Rabu, 04 Juli 2012

Novel : Untold History of Pangeran Diponegoro (13)

Ki Singalodra terdiam sejenak. Kemudian dia menjawab, “Mereka telah membunuh anak dan isteriku, Kanjeng Pangeran...”


            Diponegoro menganggukkan kepalanya, “Ya, soal itu saya sudah mendengarnya. Itu saja?”
            “Ya, Kanjeng Pangeran...”
            “Jika demikian, kalau anak dan isterimu tidak dibunuh Belanda, maka Kisanak masih akan membela orang-orang kafir itu?” selidik Diponegoro dengan senyum tulus yang mengembang di sudut bibirnya.



            Ki Singalodra menundukkan kepalanya. “Maafkan saya, Kanjeng Pangeran... Saya memang tidak banyak paham dengan agama Islam.”

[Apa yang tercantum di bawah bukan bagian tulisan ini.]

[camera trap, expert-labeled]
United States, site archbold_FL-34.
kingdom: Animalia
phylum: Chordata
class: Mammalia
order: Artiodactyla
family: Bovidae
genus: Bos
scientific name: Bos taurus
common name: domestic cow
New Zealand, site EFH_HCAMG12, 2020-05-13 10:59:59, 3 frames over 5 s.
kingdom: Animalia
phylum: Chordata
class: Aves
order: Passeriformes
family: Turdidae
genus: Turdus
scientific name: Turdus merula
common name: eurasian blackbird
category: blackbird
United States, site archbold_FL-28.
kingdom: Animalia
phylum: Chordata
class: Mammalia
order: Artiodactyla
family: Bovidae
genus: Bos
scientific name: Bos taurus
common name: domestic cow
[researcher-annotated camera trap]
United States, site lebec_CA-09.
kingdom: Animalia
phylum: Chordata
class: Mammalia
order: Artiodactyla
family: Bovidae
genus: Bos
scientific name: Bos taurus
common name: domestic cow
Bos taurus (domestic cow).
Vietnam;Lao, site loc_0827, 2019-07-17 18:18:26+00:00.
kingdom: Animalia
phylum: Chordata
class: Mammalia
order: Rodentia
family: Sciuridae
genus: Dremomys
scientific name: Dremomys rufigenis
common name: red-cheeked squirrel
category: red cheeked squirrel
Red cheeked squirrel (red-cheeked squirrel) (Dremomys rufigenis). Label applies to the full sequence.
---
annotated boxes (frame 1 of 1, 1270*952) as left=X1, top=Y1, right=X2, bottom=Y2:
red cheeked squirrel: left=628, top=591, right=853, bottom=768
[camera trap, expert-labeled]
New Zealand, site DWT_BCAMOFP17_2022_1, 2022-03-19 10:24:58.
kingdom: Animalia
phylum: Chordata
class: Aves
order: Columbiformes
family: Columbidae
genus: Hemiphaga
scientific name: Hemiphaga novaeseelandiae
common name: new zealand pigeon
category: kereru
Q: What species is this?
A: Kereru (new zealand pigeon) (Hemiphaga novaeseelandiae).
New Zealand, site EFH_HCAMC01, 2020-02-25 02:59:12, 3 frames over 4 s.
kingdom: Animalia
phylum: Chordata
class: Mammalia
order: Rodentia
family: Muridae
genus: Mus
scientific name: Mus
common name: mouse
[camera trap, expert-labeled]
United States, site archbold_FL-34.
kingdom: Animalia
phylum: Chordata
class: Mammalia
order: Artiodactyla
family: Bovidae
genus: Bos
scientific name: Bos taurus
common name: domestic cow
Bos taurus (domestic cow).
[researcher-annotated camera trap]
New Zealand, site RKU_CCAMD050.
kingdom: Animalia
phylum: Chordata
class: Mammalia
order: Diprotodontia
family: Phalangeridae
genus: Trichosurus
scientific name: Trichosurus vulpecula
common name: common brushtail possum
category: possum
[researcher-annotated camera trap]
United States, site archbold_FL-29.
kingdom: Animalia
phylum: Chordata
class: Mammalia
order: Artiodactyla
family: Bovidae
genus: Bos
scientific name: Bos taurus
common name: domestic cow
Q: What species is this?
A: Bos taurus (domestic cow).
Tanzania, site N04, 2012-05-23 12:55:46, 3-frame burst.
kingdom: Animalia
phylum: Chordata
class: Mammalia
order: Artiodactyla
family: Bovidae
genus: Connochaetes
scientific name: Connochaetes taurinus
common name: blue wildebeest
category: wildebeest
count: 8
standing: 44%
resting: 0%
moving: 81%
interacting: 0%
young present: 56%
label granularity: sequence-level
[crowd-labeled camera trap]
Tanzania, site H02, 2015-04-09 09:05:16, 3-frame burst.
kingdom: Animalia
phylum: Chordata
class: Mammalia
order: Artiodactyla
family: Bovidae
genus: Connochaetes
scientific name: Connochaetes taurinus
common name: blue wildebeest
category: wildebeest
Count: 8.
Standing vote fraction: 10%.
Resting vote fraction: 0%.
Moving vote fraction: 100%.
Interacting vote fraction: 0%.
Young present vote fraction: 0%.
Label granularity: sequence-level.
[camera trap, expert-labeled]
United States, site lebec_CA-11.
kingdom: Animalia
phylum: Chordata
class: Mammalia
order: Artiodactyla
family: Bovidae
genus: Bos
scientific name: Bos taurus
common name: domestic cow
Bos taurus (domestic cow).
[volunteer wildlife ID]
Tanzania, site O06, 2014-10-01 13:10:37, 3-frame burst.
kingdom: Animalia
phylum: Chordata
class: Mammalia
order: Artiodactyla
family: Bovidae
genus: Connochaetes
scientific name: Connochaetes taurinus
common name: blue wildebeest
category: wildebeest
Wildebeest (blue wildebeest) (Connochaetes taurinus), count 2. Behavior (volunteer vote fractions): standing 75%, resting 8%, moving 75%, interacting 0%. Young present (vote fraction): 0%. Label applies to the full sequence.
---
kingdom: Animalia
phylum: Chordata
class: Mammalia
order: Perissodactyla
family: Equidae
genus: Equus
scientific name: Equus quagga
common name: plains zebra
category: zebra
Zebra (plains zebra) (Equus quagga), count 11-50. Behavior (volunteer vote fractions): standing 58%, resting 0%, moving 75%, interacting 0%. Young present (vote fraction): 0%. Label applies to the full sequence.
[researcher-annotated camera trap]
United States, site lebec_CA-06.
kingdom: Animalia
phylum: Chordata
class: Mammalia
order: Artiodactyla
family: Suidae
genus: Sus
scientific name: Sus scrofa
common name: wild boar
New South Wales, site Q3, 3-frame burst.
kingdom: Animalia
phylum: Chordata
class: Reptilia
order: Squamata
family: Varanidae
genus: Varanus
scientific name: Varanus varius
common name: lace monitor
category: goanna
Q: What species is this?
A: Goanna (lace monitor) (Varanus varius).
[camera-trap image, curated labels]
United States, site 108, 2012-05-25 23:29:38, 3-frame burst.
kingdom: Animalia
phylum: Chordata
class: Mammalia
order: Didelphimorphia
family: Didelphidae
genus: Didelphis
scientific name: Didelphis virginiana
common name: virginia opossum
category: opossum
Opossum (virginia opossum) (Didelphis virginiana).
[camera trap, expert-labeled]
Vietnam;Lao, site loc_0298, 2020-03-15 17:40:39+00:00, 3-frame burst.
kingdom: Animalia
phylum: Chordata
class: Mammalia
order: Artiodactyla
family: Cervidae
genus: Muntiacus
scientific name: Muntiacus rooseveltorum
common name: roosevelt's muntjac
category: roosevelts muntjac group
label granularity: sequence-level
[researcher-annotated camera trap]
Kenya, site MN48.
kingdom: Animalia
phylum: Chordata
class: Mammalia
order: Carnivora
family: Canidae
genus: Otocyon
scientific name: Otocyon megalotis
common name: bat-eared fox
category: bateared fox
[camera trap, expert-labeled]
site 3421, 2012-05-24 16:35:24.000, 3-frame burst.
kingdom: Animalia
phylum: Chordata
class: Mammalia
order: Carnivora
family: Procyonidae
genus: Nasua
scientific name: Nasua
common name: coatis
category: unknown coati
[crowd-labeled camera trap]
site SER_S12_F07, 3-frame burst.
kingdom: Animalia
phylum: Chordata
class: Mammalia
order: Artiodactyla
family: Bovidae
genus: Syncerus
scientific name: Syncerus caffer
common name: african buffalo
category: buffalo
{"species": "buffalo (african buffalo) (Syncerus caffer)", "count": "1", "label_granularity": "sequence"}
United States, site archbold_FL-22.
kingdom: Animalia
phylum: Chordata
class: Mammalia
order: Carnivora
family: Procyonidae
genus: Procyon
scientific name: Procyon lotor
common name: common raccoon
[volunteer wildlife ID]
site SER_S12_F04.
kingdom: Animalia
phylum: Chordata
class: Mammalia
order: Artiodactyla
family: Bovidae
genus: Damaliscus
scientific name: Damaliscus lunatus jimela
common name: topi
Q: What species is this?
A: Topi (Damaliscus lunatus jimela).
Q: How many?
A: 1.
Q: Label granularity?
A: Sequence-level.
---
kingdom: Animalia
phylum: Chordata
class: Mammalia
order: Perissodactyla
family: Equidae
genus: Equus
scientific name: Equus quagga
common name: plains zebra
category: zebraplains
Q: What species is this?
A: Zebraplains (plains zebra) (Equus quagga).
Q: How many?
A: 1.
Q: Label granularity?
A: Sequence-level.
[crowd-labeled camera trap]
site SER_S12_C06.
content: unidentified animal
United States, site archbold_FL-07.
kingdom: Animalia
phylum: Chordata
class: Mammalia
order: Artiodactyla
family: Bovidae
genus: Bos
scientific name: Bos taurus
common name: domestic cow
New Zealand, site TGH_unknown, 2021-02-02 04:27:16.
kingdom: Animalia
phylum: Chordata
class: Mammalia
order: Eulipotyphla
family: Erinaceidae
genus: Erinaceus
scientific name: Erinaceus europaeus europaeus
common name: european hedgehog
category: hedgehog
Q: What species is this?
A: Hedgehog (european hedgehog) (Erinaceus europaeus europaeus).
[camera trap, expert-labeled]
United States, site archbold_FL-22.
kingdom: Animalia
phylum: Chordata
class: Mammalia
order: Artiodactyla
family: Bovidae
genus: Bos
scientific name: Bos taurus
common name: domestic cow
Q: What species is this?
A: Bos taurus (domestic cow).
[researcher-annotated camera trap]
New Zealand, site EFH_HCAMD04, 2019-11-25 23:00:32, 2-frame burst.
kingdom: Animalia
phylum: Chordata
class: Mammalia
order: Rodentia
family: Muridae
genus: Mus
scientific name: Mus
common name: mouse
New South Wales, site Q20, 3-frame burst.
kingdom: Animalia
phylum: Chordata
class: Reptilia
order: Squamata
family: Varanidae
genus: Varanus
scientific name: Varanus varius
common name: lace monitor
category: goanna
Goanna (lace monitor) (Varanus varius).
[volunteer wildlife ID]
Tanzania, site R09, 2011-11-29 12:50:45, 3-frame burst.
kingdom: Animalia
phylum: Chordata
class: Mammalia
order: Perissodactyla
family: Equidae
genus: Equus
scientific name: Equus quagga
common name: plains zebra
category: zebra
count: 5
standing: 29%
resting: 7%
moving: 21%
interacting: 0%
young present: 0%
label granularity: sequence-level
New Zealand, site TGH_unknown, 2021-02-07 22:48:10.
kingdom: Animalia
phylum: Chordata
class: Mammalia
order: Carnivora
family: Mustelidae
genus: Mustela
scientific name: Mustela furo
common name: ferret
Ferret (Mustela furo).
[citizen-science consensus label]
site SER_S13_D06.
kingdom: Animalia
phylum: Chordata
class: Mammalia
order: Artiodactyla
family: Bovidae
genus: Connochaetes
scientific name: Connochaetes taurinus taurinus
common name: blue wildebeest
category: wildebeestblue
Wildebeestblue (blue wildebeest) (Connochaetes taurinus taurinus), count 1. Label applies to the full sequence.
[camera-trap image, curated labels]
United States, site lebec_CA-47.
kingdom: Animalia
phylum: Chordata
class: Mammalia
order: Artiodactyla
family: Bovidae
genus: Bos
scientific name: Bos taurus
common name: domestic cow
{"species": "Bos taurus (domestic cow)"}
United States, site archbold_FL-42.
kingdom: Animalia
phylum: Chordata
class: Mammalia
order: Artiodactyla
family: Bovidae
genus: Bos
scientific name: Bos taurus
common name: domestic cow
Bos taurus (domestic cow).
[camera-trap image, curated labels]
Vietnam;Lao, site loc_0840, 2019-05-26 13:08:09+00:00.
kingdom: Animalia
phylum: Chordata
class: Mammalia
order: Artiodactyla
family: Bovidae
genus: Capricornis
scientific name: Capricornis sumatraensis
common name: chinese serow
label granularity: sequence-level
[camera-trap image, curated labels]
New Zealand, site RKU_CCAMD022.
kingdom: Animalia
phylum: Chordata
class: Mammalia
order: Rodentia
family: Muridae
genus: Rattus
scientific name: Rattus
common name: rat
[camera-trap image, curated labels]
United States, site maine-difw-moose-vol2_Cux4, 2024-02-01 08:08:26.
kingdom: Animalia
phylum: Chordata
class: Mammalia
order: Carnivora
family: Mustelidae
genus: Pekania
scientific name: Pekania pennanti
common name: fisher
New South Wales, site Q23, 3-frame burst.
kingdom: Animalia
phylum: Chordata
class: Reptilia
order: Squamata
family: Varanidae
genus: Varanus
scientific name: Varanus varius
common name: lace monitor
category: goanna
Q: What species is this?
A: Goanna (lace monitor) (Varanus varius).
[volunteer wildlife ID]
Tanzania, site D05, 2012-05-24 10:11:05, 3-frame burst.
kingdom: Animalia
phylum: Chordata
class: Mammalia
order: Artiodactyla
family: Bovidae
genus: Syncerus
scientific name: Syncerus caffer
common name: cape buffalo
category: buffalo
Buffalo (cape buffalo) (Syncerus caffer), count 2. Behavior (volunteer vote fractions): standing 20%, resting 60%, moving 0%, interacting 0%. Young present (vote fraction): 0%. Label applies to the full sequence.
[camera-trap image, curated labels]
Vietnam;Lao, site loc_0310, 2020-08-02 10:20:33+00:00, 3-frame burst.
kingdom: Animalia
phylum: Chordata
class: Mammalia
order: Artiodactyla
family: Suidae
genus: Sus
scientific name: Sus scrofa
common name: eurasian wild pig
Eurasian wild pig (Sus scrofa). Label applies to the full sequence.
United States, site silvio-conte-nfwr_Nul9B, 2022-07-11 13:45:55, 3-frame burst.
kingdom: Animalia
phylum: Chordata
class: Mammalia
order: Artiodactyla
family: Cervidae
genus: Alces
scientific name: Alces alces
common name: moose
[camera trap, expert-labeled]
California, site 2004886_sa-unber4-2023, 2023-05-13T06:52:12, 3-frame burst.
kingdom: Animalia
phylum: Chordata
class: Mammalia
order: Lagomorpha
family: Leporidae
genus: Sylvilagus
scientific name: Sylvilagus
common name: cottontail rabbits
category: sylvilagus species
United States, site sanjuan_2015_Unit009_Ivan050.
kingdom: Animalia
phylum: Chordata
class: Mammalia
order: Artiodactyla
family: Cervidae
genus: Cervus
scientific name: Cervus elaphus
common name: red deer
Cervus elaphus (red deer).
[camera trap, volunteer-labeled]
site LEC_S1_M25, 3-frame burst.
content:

            Diponegoro memegang kedua bahu lelaki itu. “Tidak mengapa Kisanak. Apa yang dilakukan Kisanak dengan membela kafir Belanda juga dilakukan oleh banyak saudara-saudara kita. Itu disebabkan ketidaktahuan Kisanak akan agama Allah ini. Kisanak khilaf dan jika bertobat maka Allah Maha Pengampun. Sayangnya, ada banyak saudara-saudara kita yang mengerti tentang Islam, namun mereka malah memilih untuk bersekutu dengan kafir Belanda. Mereka beralasan, jika mereka tidak masuk ke dalam lingkaran pusat kekuasaan, maka akan semakin kotor dan zalimlah kekuasaan itu. Namun nyatanya, ketika ikut-ikutan masuk ke dalam pusat kekuasaan, tinggi sama tinggi dan duduk sama rendah dengan para pejabat kraton lainnya, makan semeja dengan kaum kafir, yang terjadi bukannya pejabat kraton yang terwarnai mereka, namun sebaliknya. Orang-orang yang tahu agama itu malah terwarnai oleh pandangan dan sikap hidup orang-orang jahil dan orang-orang kafir itu. Mereka yang tadinya memandang dunia hanya sebagai sarana untuk menuju keridhoan Allah, sekarang banyak yang memandang dunia sebagai tujuan utama. Dunia sudah menguasai hati dan pikiran mereka, bukan lagi panji syahadah... Dan Islam telah menjadi sekadar alat untuk menipu umat dan memperkaya diri...”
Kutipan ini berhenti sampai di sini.